Second, communication through the Spirit should not be confused with expression of doctrine or expansion of the Canon. This is simply not what the continued practice of New Testament prophecy and similar speaking gifts is intended to do. Only a tiny percent of what Jesus Himself said and did in His life is recorded in the Scriptures (John 21:25). In His ministry He spoke to many people the things given Him by His father to say (John 12:49). The Spirit uses what He wishes to effect His results.

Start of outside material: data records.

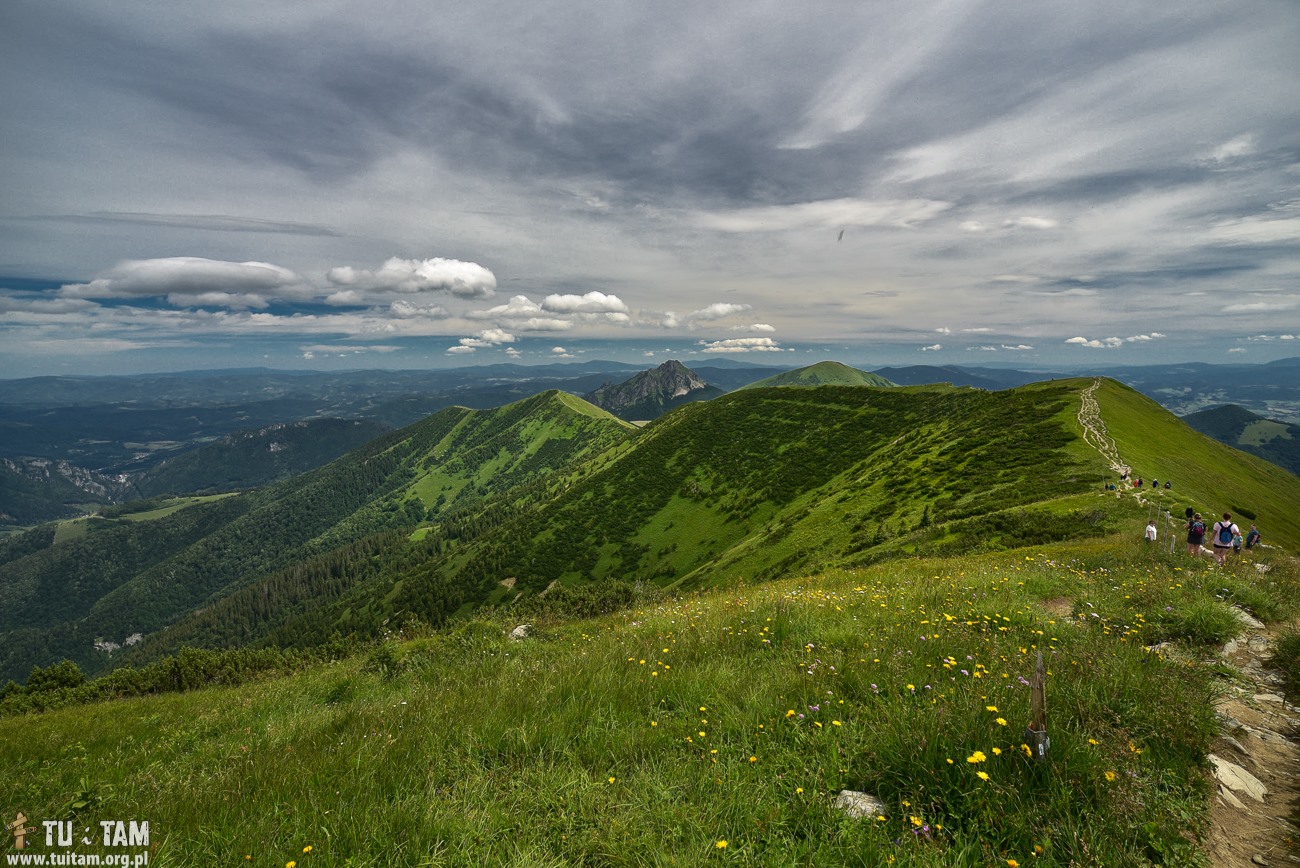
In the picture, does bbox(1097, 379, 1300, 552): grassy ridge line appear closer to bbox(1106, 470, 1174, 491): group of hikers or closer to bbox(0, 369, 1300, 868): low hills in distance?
bbox(1106, 470, 1174, 491): group of hikers

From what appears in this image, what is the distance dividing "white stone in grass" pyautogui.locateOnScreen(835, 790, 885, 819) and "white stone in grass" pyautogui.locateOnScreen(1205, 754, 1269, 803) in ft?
10.7

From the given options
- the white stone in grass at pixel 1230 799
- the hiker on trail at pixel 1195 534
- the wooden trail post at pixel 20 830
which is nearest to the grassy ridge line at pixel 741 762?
the white stone in grass at pixel 1230 799

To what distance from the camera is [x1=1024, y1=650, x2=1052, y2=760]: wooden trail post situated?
382cm

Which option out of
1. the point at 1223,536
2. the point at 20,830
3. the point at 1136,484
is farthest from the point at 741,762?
the point at 1136,484

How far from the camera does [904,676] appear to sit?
578 centimetres

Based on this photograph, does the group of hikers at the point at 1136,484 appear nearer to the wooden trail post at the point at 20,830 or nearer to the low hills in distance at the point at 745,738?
the low hills in distance at the point at 745,738

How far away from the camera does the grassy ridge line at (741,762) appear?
12.0 ft

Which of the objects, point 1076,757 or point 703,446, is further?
point 703,446

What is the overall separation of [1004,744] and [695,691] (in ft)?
10.2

So then, Jesus Himself, who functioned in the power of the Holy Spirit (though He was Himself God), carried on his ministry be being in continual communication with the Father, through the Spirit, as we saw above:
Truly, truly, I say to you, the Son can do nothing of his own accord, but only what he sees the Father doing. For whatever the Father does, that the Son does likewise. For the Father loves the Son and shows him all that he himself is doing. (John 5:19-20)
We have already seen the similar statement in regard to us vis-a-vis Christ:
Abide in me, and I in you. As the branch cannot bear fruit by itself, unless it abides in the vine, neither can you, unless you abide in me. I am the vine; you are the branches. Whoever abides in me and I in him, he it is that bears much fruit, for apart from me you can do nothing. (John 15:4-5)
Communication through the Spirit then, constant contact with Christ, is not only not presumption or denial of Christ’s work or pointing away from Christ. It is of the essence of the Church being His Body, and of the individual being a member of that Body.
In summary, the Holy Spirit empowers the church, yes, to proclaim the good news of the unique Son of God and His finished work on the cross. But He also empowers the Church to be the Body of Christ that does the proclaiming. The Holy Spirit in several places in the New Testament effects works of communication. This includes proclamation of the gospel, communication specifically about the person of Christ and about His work. However, this is not the only subject He communicates about. He also is described and exemplified as speaking to specific details of individual lives. This is the way He operated through Christ in His earthly ministry, and by multiple statements we are assured that He also operates in the body of Christ in these same ways. This understanding is quite basic to the concept of the body of Christ, and according to Christ is to continue as long as the Church serves on earth as His body, that is until the end of the age.